More doubts about destroyed CIA tapes

Washington politicians scrambled Sunday to position themselves on the rapidly-developing CIA torture tape scandal. Both Republicans and Democrats doubted the CIA’s story that the tapes were destroyed to protect the identities of interrogators.

The growing scandal threatens to turn into the worst yet for the Bush Administration, a Presidency beset by scandal and questions about White House credibility.

Said GOP Presidential contender John McCain:

The actions, I think, were absolutely wrong. There will be skepticism and cynicism all over the world about how we treat prisoners and whether we practice torture or not.

Rising GOP contender Mike Huckabee dismissed the CIA’s claims, saying the agency is simply trying to cover its butt.

The scandal is also causing some red faces on Capitol Hill. Reports The New York Times:

At a conference in El Paso in mid-August, Representative Silvestre Reyes of Texas, the Democratic chairman of the House Intelligence Committee, heaped praise on a man whose exploits, he joked, had been the inspiration for the television show “24.”

From fast cars to fine wines, Mr. Reyes said, the appetites of the man, Jose A. Rodriguez Jr., are the stuff of legend. Then turning serious, Mr. Reyes hailed Mr. Rodriguez’s three decades of undercover work for the Central Intelligence Agency, where he recently stepped down as head of its clandestine service, and called Mr. Rodriguez an “American hero.”

Four months later, Mr. Rodriguez’s role in the destruction of hundreds of hours of videotape of harsh interrogations of two operatives of Al Qaeda is at the center of an inquiry by Mr. Reyes’s committee on Capitol Hill. With a separate Justice Department inquiry that could lead to a full criminal investigation into the matter, the man who spent a career in the shadows has been thrust uneasily into the spotlight.

Many Washington observers feel the scandal will continue to grow and become even more of a problem for Bush and Republicans in 2008. Some have called for a special counsel to investigate.

Reports The Associated Press:

That view was not shared by fellow Democratic Sen. Jay Rockefeller of West Virginia, chairman of the Senate Intelligence Committee, or a number of other prominent Democrats.

“I don’t think there’s a need for a special counsel, and I don’t think there’s a need for a special commission,” Rockefeller said. “It is the job of the intelligence committees to do that.”

Rockefeller, citing the confidentiality of certain intelligence briefings, said he could not comment on the existence of any other interrogation tapes. He said CIA Director Michael Hayden would appear before his committee Tuesday.

Biden cited Attorney General Michael Mukasey’s refusal during confirmation hearings to describe waterboarding as torture as a reason to appoint an independent counsel.
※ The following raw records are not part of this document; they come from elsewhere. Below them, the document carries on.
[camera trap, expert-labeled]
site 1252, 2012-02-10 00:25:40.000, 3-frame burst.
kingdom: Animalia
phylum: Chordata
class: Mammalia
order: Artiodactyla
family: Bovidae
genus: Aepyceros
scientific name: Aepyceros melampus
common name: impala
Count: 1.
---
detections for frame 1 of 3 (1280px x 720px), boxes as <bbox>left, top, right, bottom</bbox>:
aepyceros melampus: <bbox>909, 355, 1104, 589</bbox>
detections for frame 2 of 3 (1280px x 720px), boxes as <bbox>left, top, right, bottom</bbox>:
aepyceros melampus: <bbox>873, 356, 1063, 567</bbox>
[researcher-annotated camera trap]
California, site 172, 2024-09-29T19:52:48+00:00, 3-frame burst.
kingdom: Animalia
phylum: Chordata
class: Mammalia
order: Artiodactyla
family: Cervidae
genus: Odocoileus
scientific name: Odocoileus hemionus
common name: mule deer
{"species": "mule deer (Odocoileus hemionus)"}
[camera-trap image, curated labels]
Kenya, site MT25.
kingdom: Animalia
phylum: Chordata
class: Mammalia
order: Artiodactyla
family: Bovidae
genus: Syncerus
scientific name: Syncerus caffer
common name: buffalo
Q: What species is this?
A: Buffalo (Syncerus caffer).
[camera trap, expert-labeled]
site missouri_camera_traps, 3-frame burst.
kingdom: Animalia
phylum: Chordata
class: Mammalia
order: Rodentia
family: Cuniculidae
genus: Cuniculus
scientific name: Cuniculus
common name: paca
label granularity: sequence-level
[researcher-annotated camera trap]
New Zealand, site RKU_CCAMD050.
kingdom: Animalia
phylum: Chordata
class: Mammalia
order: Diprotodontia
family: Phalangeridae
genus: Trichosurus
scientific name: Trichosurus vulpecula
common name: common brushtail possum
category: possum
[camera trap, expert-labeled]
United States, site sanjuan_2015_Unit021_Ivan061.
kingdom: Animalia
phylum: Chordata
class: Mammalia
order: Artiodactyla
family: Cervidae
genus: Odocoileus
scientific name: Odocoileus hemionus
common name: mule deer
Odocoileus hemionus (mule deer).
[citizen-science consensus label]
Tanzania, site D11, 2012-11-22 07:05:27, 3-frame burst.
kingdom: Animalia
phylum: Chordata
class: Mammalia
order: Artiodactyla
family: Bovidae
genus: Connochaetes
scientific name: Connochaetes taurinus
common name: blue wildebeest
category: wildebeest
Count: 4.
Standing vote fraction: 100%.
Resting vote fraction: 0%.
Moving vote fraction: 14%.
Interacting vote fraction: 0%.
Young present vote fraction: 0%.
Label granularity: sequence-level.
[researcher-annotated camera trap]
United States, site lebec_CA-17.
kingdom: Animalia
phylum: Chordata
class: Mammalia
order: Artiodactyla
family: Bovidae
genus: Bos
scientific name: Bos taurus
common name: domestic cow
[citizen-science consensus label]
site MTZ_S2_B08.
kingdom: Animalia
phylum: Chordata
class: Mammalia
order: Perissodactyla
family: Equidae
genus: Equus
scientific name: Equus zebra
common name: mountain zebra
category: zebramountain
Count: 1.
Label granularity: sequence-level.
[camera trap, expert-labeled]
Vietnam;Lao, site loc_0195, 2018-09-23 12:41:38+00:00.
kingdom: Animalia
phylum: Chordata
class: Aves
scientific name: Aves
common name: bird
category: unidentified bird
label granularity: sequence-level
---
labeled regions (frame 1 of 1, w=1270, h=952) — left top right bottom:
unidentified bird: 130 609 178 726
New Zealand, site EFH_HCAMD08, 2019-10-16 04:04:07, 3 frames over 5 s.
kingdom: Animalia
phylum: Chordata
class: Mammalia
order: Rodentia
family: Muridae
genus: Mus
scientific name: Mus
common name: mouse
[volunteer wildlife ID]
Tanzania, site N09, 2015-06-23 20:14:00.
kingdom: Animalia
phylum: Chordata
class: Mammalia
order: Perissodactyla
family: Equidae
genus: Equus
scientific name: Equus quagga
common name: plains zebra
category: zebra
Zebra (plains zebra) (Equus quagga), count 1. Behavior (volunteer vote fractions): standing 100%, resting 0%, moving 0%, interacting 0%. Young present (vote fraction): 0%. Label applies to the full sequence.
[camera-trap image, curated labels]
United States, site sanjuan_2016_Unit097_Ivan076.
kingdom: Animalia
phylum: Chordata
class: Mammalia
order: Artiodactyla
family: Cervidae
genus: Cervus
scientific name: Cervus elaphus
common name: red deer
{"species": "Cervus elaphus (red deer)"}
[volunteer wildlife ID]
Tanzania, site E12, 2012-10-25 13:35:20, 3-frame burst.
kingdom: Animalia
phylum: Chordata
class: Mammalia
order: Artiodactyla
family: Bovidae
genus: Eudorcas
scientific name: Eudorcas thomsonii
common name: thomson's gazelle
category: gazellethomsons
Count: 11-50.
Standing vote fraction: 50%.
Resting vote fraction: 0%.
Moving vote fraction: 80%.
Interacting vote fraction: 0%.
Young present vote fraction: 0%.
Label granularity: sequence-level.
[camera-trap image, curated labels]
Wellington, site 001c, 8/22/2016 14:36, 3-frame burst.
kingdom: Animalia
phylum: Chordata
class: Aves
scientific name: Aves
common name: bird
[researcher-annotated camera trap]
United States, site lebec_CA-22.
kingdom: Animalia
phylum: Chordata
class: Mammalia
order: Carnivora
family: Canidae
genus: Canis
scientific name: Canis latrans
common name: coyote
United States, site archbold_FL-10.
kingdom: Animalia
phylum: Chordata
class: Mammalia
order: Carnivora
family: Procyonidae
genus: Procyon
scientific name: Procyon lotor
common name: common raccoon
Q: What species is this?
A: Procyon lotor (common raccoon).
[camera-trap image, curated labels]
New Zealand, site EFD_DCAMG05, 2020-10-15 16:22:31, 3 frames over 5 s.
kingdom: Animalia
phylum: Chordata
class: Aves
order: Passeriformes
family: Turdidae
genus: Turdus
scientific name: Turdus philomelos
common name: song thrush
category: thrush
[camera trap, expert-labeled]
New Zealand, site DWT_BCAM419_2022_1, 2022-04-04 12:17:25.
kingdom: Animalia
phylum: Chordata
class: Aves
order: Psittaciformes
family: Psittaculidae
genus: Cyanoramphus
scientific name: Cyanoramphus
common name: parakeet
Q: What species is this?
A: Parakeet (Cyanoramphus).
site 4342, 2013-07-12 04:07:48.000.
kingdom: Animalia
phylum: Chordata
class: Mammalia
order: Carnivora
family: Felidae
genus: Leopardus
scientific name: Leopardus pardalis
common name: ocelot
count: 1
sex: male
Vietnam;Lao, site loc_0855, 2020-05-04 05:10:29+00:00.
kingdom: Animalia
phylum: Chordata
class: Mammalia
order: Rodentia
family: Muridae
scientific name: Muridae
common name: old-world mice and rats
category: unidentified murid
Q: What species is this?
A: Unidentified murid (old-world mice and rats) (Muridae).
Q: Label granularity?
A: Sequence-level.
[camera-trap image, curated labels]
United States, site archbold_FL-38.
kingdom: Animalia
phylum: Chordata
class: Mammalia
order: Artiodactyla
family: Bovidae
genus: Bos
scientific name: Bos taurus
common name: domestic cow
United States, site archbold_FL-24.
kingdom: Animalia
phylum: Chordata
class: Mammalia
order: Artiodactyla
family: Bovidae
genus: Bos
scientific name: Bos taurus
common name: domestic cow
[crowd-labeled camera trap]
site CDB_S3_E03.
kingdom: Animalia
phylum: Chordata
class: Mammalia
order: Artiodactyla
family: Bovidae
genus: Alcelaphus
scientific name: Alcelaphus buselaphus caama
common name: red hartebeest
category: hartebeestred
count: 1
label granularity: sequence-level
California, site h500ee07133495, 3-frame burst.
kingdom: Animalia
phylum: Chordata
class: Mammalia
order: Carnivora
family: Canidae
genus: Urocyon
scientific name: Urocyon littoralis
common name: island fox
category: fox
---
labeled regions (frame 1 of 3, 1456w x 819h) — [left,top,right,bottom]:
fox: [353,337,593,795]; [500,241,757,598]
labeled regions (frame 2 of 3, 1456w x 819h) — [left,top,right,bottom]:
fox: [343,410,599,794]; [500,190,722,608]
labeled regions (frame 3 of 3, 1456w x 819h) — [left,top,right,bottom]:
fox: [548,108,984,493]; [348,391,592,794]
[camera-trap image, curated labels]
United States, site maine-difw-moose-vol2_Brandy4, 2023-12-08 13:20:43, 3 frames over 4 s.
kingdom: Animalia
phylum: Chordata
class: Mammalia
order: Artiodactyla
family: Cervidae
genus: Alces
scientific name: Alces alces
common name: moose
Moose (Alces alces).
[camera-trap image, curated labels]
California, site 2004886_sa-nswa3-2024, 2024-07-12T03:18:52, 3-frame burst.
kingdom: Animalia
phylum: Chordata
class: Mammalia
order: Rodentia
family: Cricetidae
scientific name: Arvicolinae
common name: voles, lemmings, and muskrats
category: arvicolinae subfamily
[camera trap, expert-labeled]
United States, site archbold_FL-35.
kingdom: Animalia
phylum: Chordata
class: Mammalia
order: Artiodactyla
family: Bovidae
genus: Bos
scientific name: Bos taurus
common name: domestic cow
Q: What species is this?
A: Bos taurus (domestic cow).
“He’s the same guy who couldn’t decide whether or not waterboarding was torture and he’s going to be doing this investigation,” said Biden. The “easiest, straightest thing to do is to take it out of the political realm, appoint a special prosecutor and let them decide, and call — call it where it is. Is there a criminal violation? If there is, proceed. If not, don’t.”

Hayden told CIA employees Thursday that the recordings were destroyed out of fear the tapes would leak and reveal the identities of interrogators.

The White House declined comment Sunday on Biden’s suggestion or remarks by other lawmakers and candidates. White House press secretary Dana Perino said the Bush administration stands by Hayden and supports the Justice Department’s effort to “gather facts.”

Sen. Chuck Hagel, a Republican often critical of the administration on national security and Iraq, said he finds it hard to believe the White House did not know. “Maybe they’re so incompetent” they didn’t, he said. “I don’t know how deep this goes. Could there be obstruction of justice? Yes. How far does this go up in the White House, who knew it? I don’t know.”

Democratic Sen. Dianne Feinstein of California said based on facts so far known, “it was a big mistake. Whether it’s a crime or not, I think we’re going to have to find (out).”

“I don’t buy the answer — it was for the protection of the CIA,” she said.